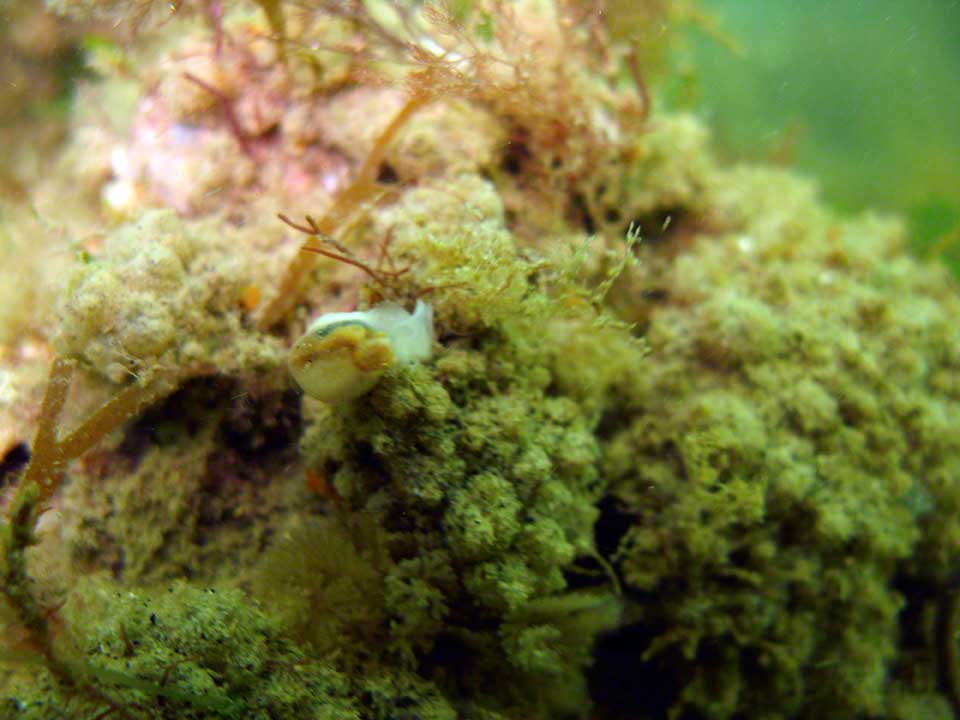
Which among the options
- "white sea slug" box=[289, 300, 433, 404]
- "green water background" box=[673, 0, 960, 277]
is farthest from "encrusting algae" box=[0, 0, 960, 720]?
"green water background" box=[673, 0, 960, 277]

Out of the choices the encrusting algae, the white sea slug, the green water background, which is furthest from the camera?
the green water background

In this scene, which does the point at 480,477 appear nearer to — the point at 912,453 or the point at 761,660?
the point at 761,660

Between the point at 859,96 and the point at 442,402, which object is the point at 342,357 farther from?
the point at 859,96

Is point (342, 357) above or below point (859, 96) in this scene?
below

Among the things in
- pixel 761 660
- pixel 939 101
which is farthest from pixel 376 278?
pixel 939 101

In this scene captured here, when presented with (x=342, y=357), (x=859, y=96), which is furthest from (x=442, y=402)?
(x=859, y=96)

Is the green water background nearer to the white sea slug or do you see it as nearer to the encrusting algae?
the encrusting algae
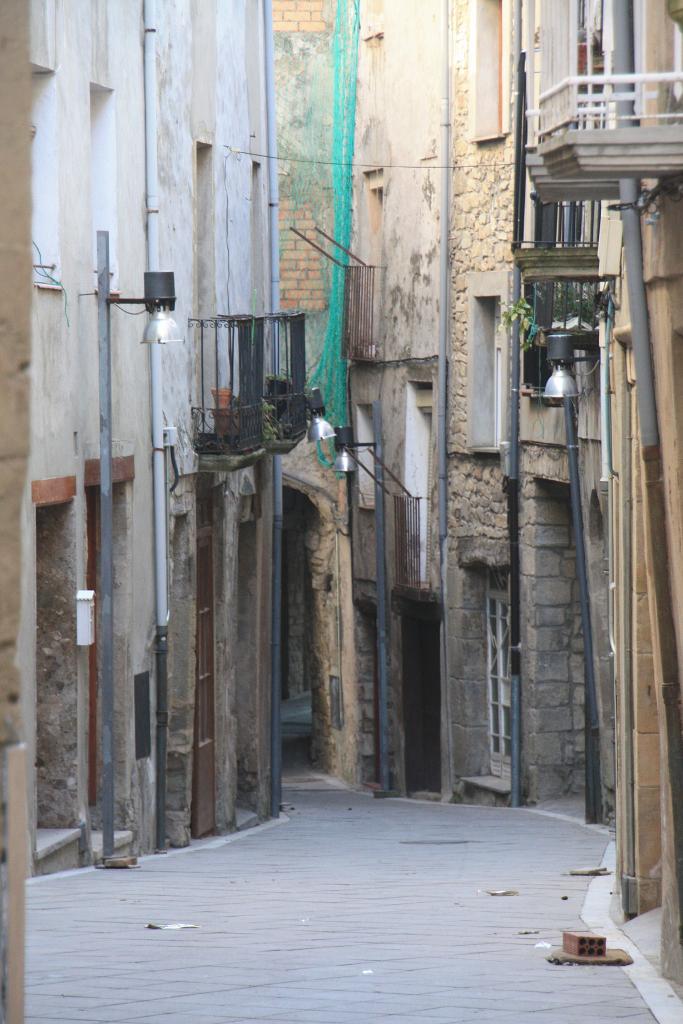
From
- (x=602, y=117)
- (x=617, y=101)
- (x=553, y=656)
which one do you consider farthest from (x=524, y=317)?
(x=602, y=117)

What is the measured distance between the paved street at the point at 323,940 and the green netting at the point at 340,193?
37.9 ft

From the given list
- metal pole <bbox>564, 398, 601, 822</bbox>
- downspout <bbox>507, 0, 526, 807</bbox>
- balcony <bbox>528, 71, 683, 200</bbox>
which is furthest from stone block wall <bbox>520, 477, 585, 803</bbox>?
balcony <bbox>528, 71, 683, 200</bbox>

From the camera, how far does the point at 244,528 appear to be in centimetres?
1939

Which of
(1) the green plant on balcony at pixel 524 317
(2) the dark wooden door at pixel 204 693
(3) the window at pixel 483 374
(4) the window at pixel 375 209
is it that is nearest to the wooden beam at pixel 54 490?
(2) the dark wooden door at pixel 204 693

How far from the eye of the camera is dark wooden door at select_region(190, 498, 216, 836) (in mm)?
16406

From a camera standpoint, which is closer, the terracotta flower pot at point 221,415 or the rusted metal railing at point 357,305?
the terracotta flower pot at point 221,415

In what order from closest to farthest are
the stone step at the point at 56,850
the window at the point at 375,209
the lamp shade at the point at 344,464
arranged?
1. the stone step at the point at 56,850
2. the lamp shade at the point at 344,464
3. the window at the point at 375,209

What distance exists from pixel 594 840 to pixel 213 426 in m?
4.63

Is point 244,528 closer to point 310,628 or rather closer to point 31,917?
point 310,628

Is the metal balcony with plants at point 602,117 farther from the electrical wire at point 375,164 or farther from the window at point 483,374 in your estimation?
the window at point 483,374

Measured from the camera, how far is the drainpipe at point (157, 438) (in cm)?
1403

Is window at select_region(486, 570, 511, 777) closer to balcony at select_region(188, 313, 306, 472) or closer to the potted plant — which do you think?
balcony at select_region(188, 313, 306, 472)

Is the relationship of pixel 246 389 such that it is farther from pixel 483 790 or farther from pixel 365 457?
pixel 365 457

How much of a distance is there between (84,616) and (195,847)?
3.96 metres
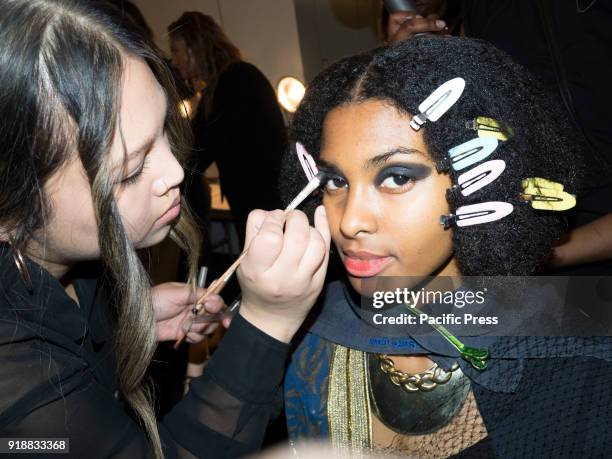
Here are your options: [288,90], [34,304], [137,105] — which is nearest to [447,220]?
[137,105]

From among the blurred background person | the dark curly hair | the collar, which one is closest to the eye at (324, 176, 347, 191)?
the dark curly hair

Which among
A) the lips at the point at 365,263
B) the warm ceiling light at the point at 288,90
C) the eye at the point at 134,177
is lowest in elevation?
the warm ceiling light at the point at 288,90

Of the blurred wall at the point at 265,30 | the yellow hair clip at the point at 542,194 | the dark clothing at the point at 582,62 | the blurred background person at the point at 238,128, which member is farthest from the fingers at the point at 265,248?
the blurred wall at the point at 265,30

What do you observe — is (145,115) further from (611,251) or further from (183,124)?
(611,251)

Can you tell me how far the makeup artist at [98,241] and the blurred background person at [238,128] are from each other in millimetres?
969

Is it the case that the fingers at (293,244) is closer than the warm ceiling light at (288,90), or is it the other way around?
the fingers at (293,244)

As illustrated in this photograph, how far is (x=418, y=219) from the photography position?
770 mm

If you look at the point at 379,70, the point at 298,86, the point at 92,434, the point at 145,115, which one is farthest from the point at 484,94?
the point at 298,86

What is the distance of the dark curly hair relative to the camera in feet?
2.50

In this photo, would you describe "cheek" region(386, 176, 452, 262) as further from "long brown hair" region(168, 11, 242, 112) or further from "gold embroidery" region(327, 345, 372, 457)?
"long brown hair" region(168, 11, 242, 112)

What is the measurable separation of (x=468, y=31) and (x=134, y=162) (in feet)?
2.54

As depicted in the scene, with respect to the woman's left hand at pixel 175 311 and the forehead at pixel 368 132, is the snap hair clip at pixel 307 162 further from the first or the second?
the woman's left hand at pixel 175 311

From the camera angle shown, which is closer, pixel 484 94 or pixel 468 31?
pixel 484 94

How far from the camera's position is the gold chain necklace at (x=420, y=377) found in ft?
2.65
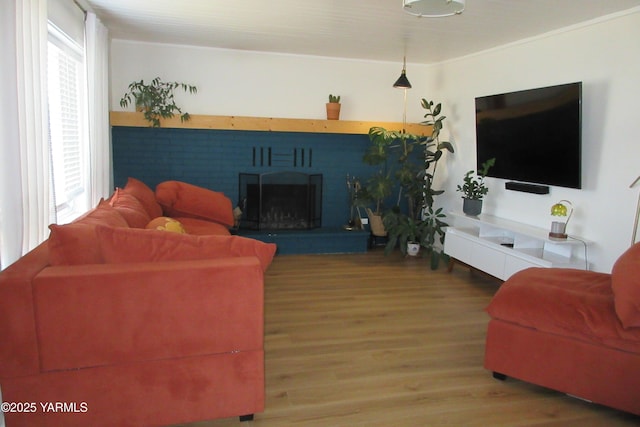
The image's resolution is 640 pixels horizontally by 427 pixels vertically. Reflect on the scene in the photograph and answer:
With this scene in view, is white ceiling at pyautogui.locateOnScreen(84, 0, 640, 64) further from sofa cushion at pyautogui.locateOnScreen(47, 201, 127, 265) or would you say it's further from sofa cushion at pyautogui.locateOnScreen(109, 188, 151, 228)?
sofa cushion at pyautogui.locateOnScreen(47, 201, 127, 265)

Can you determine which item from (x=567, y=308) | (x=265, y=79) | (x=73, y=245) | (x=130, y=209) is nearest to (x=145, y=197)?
(x=130, y=209)

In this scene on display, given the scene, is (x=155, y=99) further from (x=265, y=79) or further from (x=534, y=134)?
(x=534, y=134)

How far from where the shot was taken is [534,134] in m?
3.93

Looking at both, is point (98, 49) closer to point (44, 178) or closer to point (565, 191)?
point (44, 178)

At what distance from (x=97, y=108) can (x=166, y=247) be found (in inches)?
95.3

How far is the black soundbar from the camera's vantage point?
400cm

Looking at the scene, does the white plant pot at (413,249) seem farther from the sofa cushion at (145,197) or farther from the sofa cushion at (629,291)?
the sofa cushion at (629,291)

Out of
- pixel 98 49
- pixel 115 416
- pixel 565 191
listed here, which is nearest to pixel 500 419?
pixel 115 416

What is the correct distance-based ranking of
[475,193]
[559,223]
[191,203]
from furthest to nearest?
[475,193]
[191,203]
[559,223]

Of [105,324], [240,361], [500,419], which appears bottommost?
[500,419]

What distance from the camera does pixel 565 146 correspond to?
11.9ft

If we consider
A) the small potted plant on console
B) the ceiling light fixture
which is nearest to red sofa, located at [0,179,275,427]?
the ceiling light fixture

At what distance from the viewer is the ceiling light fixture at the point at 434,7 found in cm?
248

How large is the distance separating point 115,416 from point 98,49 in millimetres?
3229
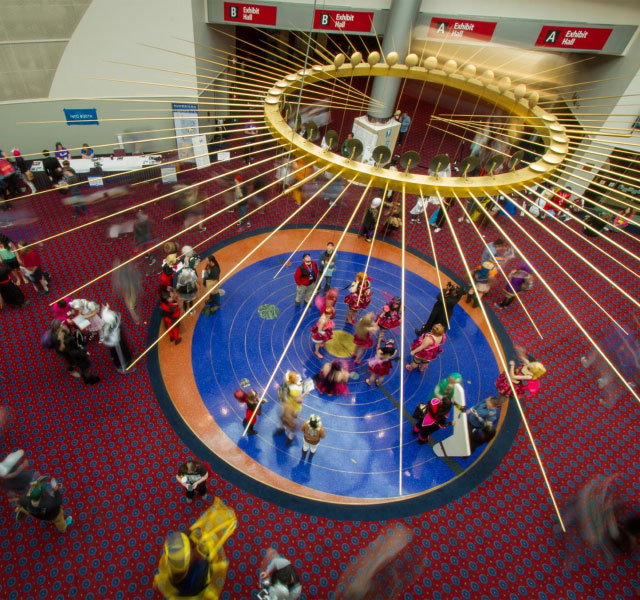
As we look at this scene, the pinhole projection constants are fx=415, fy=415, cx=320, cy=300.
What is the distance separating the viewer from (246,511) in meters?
7.62

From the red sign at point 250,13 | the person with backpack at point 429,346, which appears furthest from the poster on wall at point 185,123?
the person with backpack at point 429,346

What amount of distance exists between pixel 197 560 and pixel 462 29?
Result: 57.7 feet

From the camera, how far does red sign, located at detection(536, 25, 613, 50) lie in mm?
14727

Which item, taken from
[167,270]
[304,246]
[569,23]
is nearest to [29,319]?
[167,270]

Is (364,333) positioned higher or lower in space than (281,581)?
higher

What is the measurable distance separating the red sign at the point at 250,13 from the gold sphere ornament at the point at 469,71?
34.7 feet

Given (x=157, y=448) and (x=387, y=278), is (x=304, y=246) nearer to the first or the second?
(x=387, y=278)

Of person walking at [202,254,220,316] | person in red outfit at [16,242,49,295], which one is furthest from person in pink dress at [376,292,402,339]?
person in red outfit at [16,242,49,295]

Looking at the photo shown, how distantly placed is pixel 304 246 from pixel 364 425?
250 inches

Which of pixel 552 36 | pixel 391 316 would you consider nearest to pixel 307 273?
pixel 391 316

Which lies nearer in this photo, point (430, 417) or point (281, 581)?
point (281, 581)

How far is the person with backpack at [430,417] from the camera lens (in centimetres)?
818

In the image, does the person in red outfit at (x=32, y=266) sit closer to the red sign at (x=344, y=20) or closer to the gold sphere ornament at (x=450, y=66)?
the gold sphere ornament at (x=450, y=66)

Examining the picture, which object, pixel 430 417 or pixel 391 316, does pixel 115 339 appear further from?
pixel 430 417
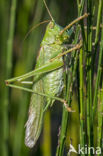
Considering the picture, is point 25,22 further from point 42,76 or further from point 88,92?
point 88,92

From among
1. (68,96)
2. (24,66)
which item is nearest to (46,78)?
(68,96)

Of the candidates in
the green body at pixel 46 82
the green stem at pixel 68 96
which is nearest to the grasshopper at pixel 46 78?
the green body at pixel 46 82

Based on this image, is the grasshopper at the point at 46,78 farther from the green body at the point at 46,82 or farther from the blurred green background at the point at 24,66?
the blurred green background at the point at 24,66

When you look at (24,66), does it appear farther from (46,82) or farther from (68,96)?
(68,96)

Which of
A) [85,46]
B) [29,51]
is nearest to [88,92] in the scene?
[85,46]

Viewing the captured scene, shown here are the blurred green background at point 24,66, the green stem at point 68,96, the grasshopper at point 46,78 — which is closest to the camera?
the green stem at point 68,96

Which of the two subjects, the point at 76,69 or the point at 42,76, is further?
the point at 42,76

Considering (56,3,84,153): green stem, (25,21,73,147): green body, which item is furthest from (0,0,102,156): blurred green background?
(56,3,84,153): green stem

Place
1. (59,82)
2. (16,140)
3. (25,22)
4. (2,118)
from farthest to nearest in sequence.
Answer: (25,22), (16,140), (2,118), (59,82)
----
* _GIVEN PROBLEM_
Express the listing from the line containing "Considering (56,3,84,153): green" through the end of the listing as a Markdown table with the columns Row and Line, omitting blank lines.

* _ANSWER TO THE PROBLEM_
| Row | Line |
|---|---|
| 1 | Considering (56,3,84,153): green stem, (25,21,73,147): green body, which item is furthest from (0,0,102,156): blurred green background? |
| 2 | (56,3,84,153): green stem |
| 3 | Place |
| 4 | 1. (59,82) |
| 5 | 2. (16,140) |
| 6 | 3. (25,22) |
| 7 | 4. (2,118) |
| 8 | from farthest to nearest in sequence. |
| 9 | Answer: (25,22), (16,140), (2,118), (59,82) |